This painting
Eric Troncy
(excerpt, p. 34-35)
Art invariably offers us choices, be it the best or the
worst. Essentially, and in the end of the day, what is involved
is just propositions, some of them more ambitious than
others, to be considered or ignored, to be adjudged, perhaps,
loved, or loathed. Where truth is concerned, they only
address judgement, and, whatever their motivations (the day
and age has taught us that they might be of any kind–psychoanalytical,
experimental, sociological, mercantile, pathological…),
their sole function is to stir up an opinion among
those keen to play the game. This opinion is constructed
from a very diverse set of things and, to all appearances,
this set of things varies from one person to the next. In the
communication of this opinion, the person expressing him/
herself may, within this set, be seeking one thing rather than
another; people set up their own hierarchy. It is the custom,
these days, to give priority to the tangible things in this set:
kinship bonds, a message, a precise raison d'être, a whole pile
of metaphors with the real world, no matter how removed
they might be from any art project. In many instances, the
updating of these things–these things in particular–literally
exhausts and depletes the work, otherwise put, it wearies it,
tires it out, and thoroughly wears it out, and, in a final yawn,
those things fall asleep, and with them so does the spectator.
So saying, it seems to me that the paintings of Ida Tursic and
Wilfried Mille are generously offered to the possibility of that
path leading from tangible things to repose, but they also, and
above all, set against it a purpose of non-reception.
To be sure, they seem altogether ready for and available
to ordinary reflections about copies, appropriation, sex and
its representation, images in the Photoshop age, eroticism
in the Internet age, the esoteric wealth of cinematographic
representation, and who knows what else, but one feels before
very long at all that this is quite frankly not their goal. No avenue
is really followed up, nothing is delivered, things are there,
that is for sure, but like so many inevitable components, like so
many benign accidents, dross of the day and age, traces of life.

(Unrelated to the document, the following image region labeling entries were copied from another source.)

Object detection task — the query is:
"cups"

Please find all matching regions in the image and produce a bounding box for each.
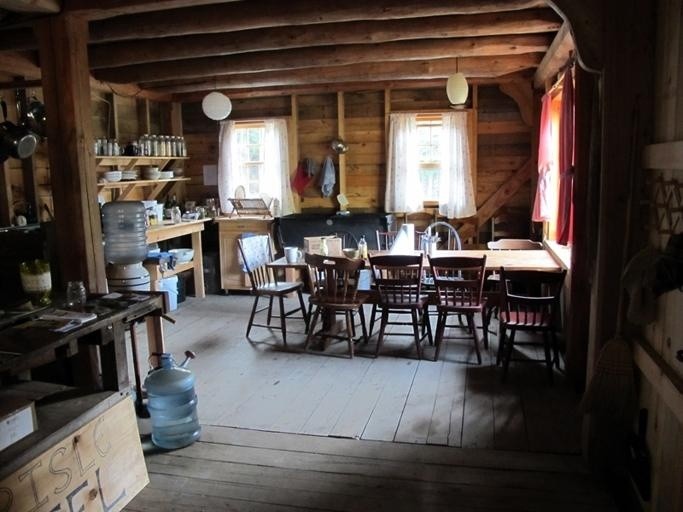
[67,281,89,307]
[283,246,303,265]
[19,268,53,306]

So let us, what is more, immediately deal with the thing about
eroticism, or pornography, often pointed to with regard to the
paintings of Ida Tursic and Wilfried Mille: yes, this dimension does exist, but (with time) it has tended to dwindle, and these
days it is quite possible that their oeuvre includes as many
abstract as figurative canvases, which perforce imposes a
moderation on sexual representations. But they are in fact
there, and we notice them all the more because elsewhere we
do not see them, or, more exactly, we do not see them very
much–elsewhere meaning in the painting of other painters of
their generation: Tursic and Mille were both born in 1974. It
seems to me, furthermore, that painting, it just so happens, is
not the preferred medium of the other painters of this generation,
which is, a fortiori, a figurative one, and it is true that,
in particular, the alternative that this oeuvre pits unaggressively
against the torrents of abstract paint flowing elsewhere
works in its favour. And among the answerless questions that
this painting seems to address, there is precisely the issue of
the representation of images in the form of their measured
disappearance, among this generation which is, for all that,
described as being suffused by digital images, whereas it–that
representation–seemed truly present in the previous generation
(Peter Doig, John Currin, Jeff Koons). These particular
figures do, incidentally, swiftly turn up in the construction of
an opinion about the painting of Ida Tursic and Wilfried Mille:
these paintings do not actually make any mystery about their
ideal kinship bonds–with the painting of
Gerhard Richter,
Ed Ruscha, James Rosenquist, Jeff Koons, and
Richard Prince–
but they have chosen for themselves a family that has been
put back together to such an extent (with Niele Toroni in the
role of the beloved old uncle and
Gustave Courbet playing the
part of the great-grandfather one would have so much liked
to know) that the only meaning it has is to indicate its intent
to enter into a dialogue with this family, which, what is more,
regularly finds for itself new cousins several times removed, so
much so that one quite well understands that, in truth, what
is involved is the family of great painters in its entirety–their
period and their stylistic allegiance being of little import.